‘Sensitive, thin-skinned operator’: John Kasich blasts Donald Trump ahead of president’s visit to Dayton

DAYTON, Ohio – On the morning Donald Trump is expected to visit Dayton to console victims’ families and thank first-responders from Sunday’s mass shooting, Ohio’s former governor called the president “sensitive” and “thin-skinned.”

John Kasich, a Republican who ran against Trump in the 2016 presidential primary, was referring in particular to Trump’s tweets about former President Barack Obama and Beto O’Rourke, a Democratic primary opponent hoping to take on Trump in the 2020 election.

O’Rourke is from El Paso, Texas, where roughly 13 hours before Dayton’s shooting, a separate gunman killed 22 at a Walmart.

Trump told O’Rourke to “be quiet,” saying the Democrat is “embarrassed by my last visit to the Great State of Texas, where I trounced him, and is now even more embarrassed by polling at 1% in the Democrat Primary…”

“As a leader, sometimes you’ve gotta have a stiff upper lip,” Kasich said. “You can’t be a sensitive, thin-skinned operator, because you are in a position where you’re sort of the father or the mother of the country… You’ve gotta be bigger than other people and not take the bait.”

Kasich was speaking from Dayton’s Oregon District, the popular entertainment area where a gunman on Sunday killed nine and injured 27 before he himself was killed by police.

Before talking to reporters, Kasich bent down to write "God Bless You" in chalk on the sidewalk. 

“It becomes something other than a television story when you see the flowers and the pictures of the nine lost and the writings on the sidewalk,” Kasich said. “It could be you and your spouse going out on a Saturday night... It just seems impossible that that kind of violence could happen here, but it did.
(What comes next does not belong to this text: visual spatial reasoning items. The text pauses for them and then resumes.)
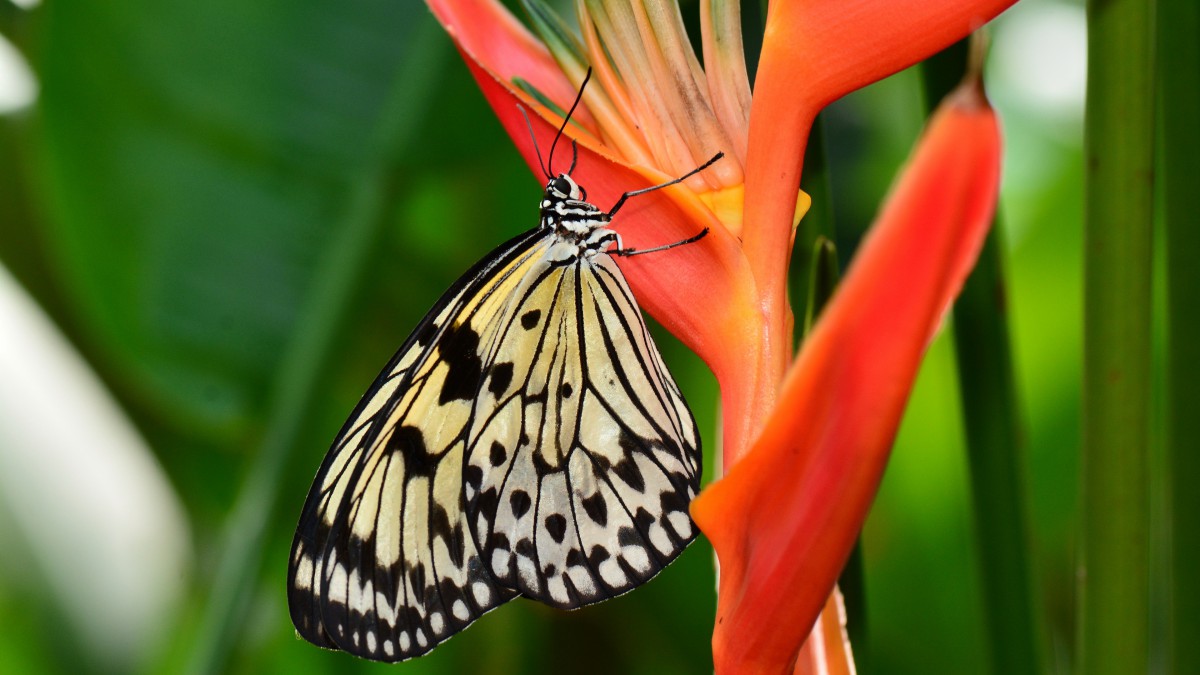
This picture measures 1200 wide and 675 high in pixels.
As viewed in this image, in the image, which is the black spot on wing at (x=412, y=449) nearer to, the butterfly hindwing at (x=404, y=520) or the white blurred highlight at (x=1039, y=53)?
the butterfly hindwing at (x=404, y=520)

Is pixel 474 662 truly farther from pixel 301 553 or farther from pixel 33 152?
pixel 33 152

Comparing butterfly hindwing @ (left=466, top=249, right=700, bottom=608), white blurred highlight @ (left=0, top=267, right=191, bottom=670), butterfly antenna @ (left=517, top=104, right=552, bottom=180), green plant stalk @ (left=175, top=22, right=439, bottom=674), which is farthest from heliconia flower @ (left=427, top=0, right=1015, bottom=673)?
white blurred highlight @ (left=0, top=267, right=191, bottom=670)

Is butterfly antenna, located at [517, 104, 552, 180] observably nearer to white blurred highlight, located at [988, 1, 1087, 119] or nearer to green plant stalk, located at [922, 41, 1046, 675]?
green plant stalk, located at [922, 41, 1046, 675]

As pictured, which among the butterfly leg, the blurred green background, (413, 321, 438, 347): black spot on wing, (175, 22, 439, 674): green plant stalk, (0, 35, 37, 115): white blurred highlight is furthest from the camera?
(0, 35, 37, 115): white blurred highlight

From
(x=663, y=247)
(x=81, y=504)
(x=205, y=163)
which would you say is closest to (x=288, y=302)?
(x=205, y=163)

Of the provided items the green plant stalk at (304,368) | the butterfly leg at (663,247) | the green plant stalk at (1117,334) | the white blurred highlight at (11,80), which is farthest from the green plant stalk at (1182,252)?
the white blurred highlight at (11,80)
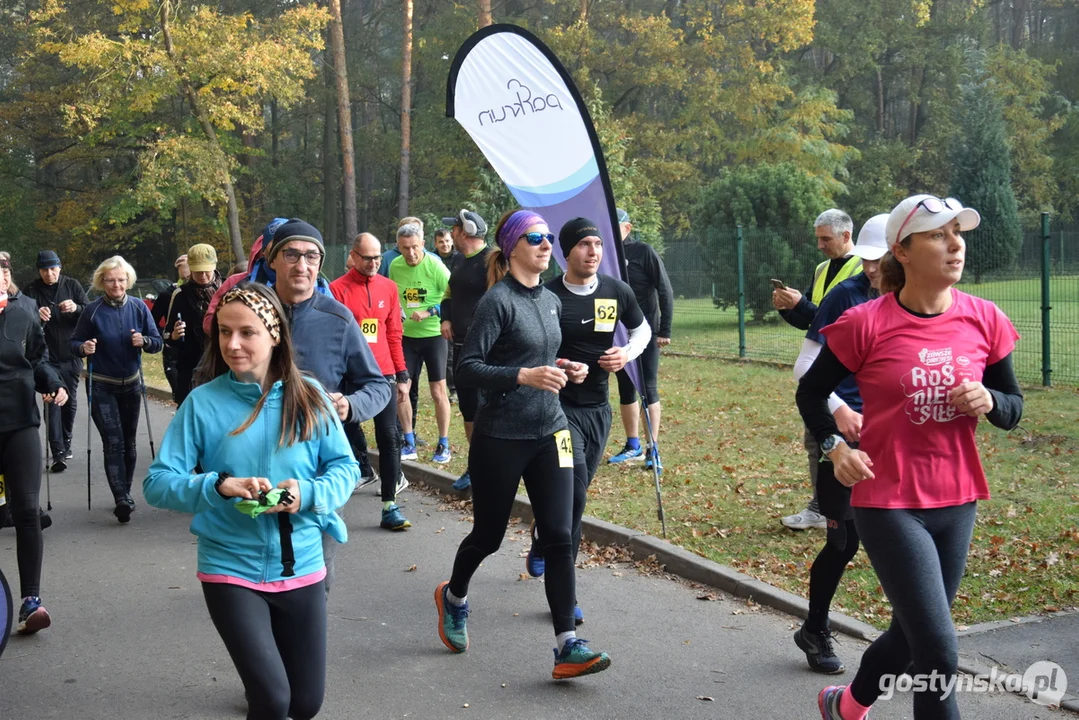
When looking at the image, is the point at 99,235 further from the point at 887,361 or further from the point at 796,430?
the point at 887,361

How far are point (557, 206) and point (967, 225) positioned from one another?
4.04 metres

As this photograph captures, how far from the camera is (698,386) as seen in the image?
16.2m

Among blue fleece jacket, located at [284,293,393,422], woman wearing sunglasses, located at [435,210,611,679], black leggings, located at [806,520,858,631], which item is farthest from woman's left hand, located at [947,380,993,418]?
blue fleece jacket, located at [284,293,393,422]

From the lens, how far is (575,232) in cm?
595

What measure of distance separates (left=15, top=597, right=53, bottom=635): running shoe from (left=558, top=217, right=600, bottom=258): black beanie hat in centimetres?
338

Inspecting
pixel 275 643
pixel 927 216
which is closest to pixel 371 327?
pixel 275 643

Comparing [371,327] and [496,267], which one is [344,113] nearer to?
[371,327]

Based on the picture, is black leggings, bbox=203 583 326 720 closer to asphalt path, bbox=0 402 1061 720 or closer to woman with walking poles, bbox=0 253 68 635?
asphalt path, bbox=0 402 1061 720

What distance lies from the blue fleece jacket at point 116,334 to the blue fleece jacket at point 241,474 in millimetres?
5951

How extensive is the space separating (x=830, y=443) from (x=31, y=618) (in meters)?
4.44

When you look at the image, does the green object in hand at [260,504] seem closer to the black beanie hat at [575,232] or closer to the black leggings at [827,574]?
the black leggings at [827,574]

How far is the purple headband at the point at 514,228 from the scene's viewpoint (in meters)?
5.38

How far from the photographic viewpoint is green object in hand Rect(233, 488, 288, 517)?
3432mm

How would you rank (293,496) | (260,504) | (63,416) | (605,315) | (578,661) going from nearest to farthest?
(260,504) < (293,496) < (578,661) < (605,315) < (63,416)
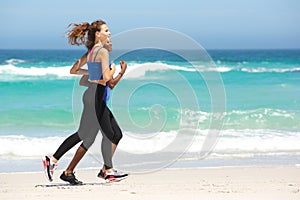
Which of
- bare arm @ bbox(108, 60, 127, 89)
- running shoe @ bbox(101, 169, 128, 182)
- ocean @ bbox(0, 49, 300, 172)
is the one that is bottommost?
ocean @ bbox(0, 49, 300, 172)

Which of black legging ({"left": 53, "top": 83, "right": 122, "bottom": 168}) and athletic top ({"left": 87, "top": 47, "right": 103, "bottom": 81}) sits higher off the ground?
athletic top ({"left": 87, "top": 47, "right": 103, "bottom": 81})

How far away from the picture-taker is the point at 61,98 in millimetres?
17328

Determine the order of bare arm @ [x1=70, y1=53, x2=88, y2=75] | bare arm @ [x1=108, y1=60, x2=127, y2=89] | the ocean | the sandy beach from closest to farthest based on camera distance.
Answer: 1. the sandy beach
2. bare arm @ [x1=108, y1=60, x2=127, y2=89]
3. bare arm @ [x1=70, y1=53, x2=88, y2=75]
4. the ocean

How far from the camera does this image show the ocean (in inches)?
327

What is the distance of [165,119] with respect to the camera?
12609 mm

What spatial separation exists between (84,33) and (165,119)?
7.14 metres

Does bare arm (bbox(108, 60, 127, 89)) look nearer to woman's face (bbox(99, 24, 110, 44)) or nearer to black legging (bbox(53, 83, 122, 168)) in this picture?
black legging (bbox(53, 83, 122, 168))

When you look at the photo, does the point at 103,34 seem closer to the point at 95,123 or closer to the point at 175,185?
the point at 95,123

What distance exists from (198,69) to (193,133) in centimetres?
1383

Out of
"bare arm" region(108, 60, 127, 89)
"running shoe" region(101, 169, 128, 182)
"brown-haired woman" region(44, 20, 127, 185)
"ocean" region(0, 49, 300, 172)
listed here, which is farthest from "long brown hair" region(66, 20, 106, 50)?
"ocean" region(0, 49, 300, 172)

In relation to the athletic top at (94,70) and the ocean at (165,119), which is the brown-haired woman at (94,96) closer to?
the athletic top at (94,70)

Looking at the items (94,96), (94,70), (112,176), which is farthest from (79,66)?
(112,176)

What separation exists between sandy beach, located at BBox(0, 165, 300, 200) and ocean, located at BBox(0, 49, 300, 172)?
2.46 ft

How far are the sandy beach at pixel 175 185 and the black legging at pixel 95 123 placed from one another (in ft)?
1.33
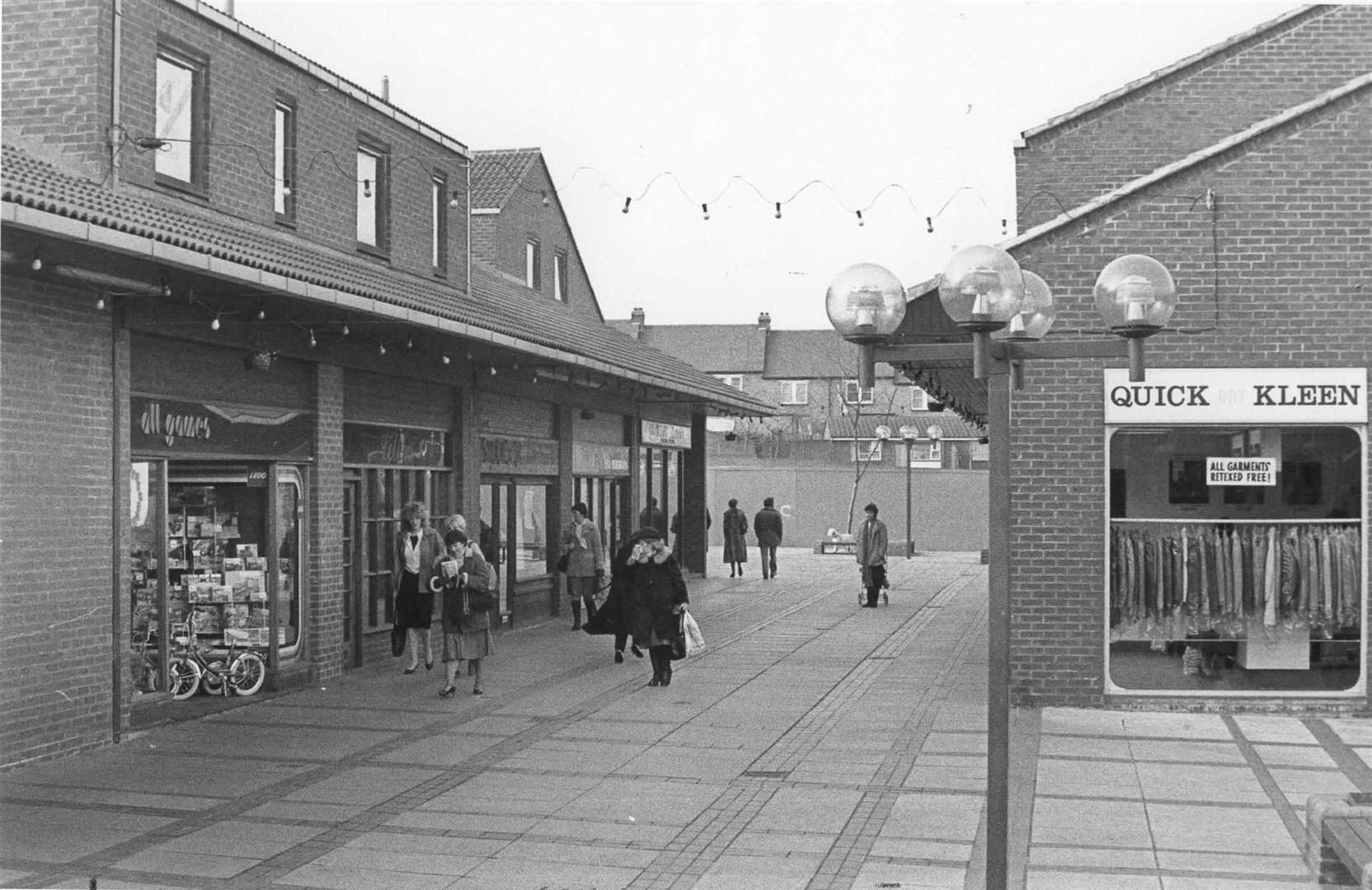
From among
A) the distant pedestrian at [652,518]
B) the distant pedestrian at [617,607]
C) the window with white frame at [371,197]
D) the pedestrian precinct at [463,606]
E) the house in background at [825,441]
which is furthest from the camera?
the house in background at [825,441]

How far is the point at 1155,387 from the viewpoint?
13086 mm

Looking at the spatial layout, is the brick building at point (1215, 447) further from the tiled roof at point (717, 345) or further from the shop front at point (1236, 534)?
the tiled roof at point (717, 345)

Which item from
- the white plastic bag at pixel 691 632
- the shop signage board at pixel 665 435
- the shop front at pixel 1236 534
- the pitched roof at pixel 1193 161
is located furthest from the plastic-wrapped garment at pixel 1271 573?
the shop signage board at pixel 665 435

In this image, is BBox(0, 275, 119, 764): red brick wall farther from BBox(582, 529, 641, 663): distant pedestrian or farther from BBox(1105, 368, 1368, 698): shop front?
BBox(1105, 368, 1368, 698): shop front

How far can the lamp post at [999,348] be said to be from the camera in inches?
255

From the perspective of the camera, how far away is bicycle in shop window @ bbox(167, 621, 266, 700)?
12961mm

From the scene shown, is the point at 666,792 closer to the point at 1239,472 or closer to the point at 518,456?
the point at 1239,472

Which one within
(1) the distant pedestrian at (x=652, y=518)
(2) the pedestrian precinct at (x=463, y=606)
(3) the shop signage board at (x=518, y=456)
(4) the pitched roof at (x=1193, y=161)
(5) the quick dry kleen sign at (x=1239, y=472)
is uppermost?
(4) the pitched roof at (x=1193, y=161)

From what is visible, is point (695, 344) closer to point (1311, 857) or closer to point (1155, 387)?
point (1155, 387)

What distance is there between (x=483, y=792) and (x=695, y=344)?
68400mm

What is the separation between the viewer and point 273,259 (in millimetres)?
12156

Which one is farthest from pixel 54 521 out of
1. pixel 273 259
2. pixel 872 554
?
pixel 872 554

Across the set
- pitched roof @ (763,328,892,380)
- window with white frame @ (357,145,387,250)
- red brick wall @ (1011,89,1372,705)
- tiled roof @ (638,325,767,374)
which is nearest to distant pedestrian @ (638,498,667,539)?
window with white frame @ (357,145,387,250)

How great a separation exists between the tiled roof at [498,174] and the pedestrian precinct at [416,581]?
45.6 feet
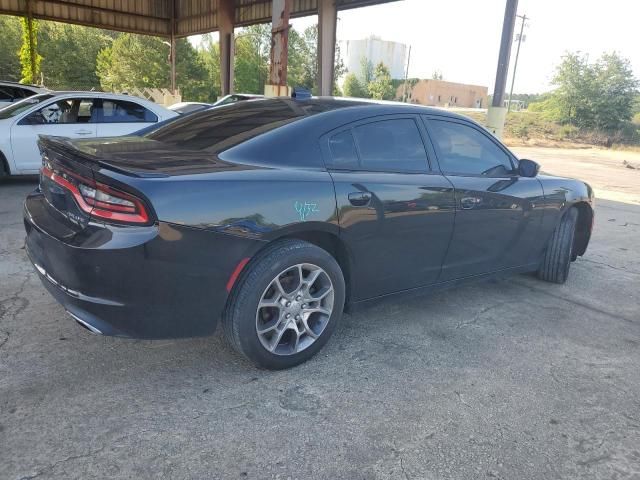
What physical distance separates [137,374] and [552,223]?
349 cm

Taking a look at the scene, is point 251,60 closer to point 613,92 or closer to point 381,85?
point 381,85

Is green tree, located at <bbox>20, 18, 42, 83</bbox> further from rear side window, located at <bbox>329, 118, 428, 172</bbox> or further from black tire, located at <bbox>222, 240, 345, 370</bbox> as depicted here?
black tire, located at <bbox>222, 240, 345, 370</bbox>

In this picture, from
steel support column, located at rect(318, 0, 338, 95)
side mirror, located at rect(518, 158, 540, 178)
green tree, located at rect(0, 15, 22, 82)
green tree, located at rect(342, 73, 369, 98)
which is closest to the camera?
side mirror, located at rect(518, 158, 540, 178)

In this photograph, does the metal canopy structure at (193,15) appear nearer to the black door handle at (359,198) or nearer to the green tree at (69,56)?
the black door handle at (359,198)

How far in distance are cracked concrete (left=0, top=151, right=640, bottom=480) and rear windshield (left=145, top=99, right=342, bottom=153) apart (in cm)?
127

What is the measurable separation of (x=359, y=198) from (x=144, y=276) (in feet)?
4.22

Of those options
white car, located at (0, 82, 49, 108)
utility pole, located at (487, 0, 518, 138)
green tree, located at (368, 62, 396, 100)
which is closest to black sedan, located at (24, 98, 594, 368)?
utility pole, located at (487, 0, 518, 138)

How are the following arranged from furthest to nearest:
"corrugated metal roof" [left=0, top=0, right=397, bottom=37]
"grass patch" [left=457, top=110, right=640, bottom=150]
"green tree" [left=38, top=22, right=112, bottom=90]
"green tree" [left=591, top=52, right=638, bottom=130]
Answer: "green tree" [left=38, top=22, right=112, bottom=90], "green tree" [left=591, top=52, right=638, bottom=130], "grass patch" [left=457, top=110, right=640, bottom=150], "corrugated metal roof" [left=0, top=0, right=397, bottom=37]

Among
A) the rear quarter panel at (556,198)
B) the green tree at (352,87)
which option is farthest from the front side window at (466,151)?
the green tree at (352,87)

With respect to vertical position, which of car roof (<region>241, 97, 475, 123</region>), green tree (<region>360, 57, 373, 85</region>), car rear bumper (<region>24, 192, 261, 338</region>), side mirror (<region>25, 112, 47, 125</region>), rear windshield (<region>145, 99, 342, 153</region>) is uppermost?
green tree (<region>360, 57, 373, 85</region>)

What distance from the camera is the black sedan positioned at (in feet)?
7.97

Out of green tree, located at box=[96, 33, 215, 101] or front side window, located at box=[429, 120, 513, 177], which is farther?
green tree, located at box=[96, 33, 215, 101]

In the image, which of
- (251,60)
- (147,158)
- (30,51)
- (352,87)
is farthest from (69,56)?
(147,158)

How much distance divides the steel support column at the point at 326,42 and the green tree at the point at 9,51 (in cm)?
4368
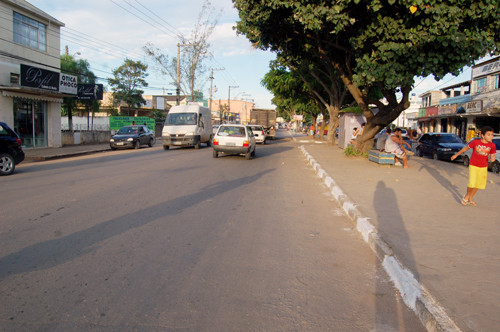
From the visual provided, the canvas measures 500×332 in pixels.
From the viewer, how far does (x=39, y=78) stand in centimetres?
2072

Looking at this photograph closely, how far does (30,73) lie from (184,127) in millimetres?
8726

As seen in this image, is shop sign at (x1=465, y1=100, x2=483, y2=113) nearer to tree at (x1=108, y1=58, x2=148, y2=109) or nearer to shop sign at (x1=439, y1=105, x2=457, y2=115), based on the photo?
shop sign at (x1=439, y1=105, x2=457, y2=115)

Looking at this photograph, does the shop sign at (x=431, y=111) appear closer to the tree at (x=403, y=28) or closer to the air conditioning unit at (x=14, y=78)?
the tree at (x=403, y=28)

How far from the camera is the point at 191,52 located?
4109cm

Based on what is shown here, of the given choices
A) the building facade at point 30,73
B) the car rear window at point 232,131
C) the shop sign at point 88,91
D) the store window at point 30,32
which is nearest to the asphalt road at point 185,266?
the car rear window at point 232,131

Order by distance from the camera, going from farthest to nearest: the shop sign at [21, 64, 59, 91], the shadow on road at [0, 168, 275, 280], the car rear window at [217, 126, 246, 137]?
1. the shop sign at [21, 64, 59, 91]
2. the car rear window at [217, 126, 246, 137]
3. the shadow on road at [0, 168, 275, 280]

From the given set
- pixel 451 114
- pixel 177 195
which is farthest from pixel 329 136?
pixel 177 195

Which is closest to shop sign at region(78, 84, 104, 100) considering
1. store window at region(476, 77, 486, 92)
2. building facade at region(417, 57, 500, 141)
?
building facade at region(417, 57, 500, 141)

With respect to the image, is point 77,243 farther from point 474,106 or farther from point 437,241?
point 474,106

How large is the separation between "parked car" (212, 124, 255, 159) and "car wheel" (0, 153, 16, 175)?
25.2 ft

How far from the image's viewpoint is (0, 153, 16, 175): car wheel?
1136 centimetres

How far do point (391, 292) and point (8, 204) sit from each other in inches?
277

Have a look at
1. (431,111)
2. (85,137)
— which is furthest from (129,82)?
(431,111)

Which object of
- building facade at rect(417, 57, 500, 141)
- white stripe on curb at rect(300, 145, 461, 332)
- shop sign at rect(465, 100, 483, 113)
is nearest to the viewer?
white stripe on curb at rect(300, 145, 461, 332)
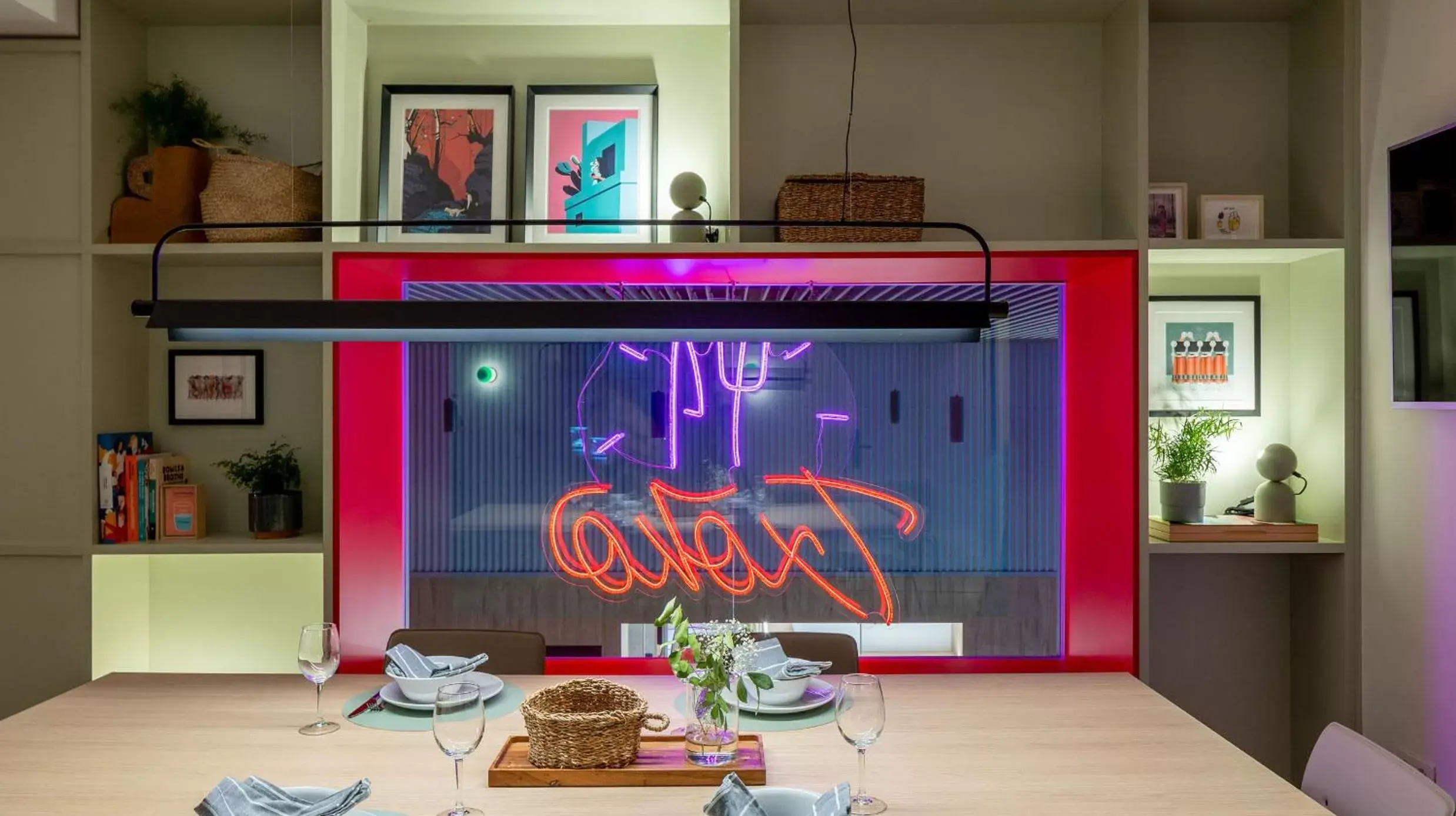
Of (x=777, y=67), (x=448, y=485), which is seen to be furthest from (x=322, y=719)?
(x=777, y=67)

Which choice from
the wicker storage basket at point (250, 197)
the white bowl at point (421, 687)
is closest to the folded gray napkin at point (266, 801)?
the white bowl at point (421, 687)

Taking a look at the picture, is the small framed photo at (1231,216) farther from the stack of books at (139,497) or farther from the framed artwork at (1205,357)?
the stack of books at (139,497)

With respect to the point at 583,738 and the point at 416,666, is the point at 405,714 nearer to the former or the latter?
the point at 416,666

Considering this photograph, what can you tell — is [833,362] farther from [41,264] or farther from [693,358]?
[41,264]

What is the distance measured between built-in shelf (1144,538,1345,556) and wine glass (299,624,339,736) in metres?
2.19

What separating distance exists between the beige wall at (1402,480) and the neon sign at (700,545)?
1.32 meters

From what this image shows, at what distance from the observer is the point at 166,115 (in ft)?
9.75

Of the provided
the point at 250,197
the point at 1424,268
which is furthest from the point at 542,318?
the point at 1424,268

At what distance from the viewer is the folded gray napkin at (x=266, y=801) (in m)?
1.55

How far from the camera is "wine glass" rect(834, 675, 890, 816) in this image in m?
1.68

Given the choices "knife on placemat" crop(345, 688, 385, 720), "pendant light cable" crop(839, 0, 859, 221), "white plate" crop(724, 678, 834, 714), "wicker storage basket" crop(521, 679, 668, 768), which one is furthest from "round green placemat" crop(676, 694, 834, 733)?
"pendant light cable" crop(839, 0, 859, 221)

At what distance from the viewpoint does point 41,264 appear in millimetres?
2799

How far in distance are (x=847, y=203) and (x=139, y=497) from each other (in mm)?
2276

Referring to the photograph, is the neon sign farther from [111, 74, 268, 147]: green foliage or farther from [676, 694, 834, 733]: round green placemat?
[111, 74, 268, 147]: green foliage
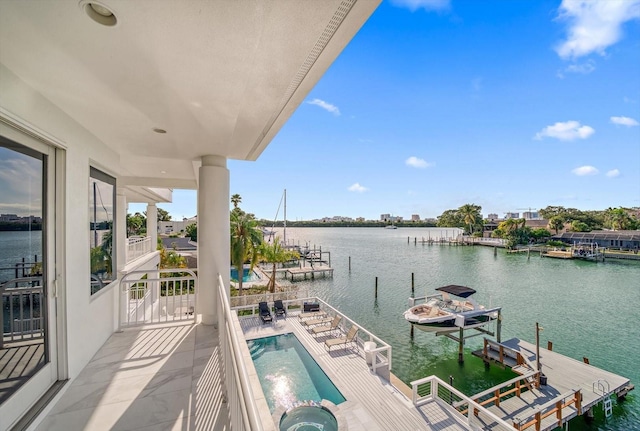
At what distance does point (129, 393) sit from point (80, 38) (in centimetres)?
281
And now, you know, we can’t let it take us down.“

Kasich also cautioned against giving Trump’s visit too much weight.

“The healing in a community needs to come from the community itself,” Kasich said.

Trump is expected to arrive in Dayton sometime Wednesday morning, though details about the visit are scant. The Federal Aviation Administration has issued a notification of "VIP movement" from 10:15 a.m. to 2:30 p.m.

The president is expected to visit with victims’ families, survivors and law enforcement personnel.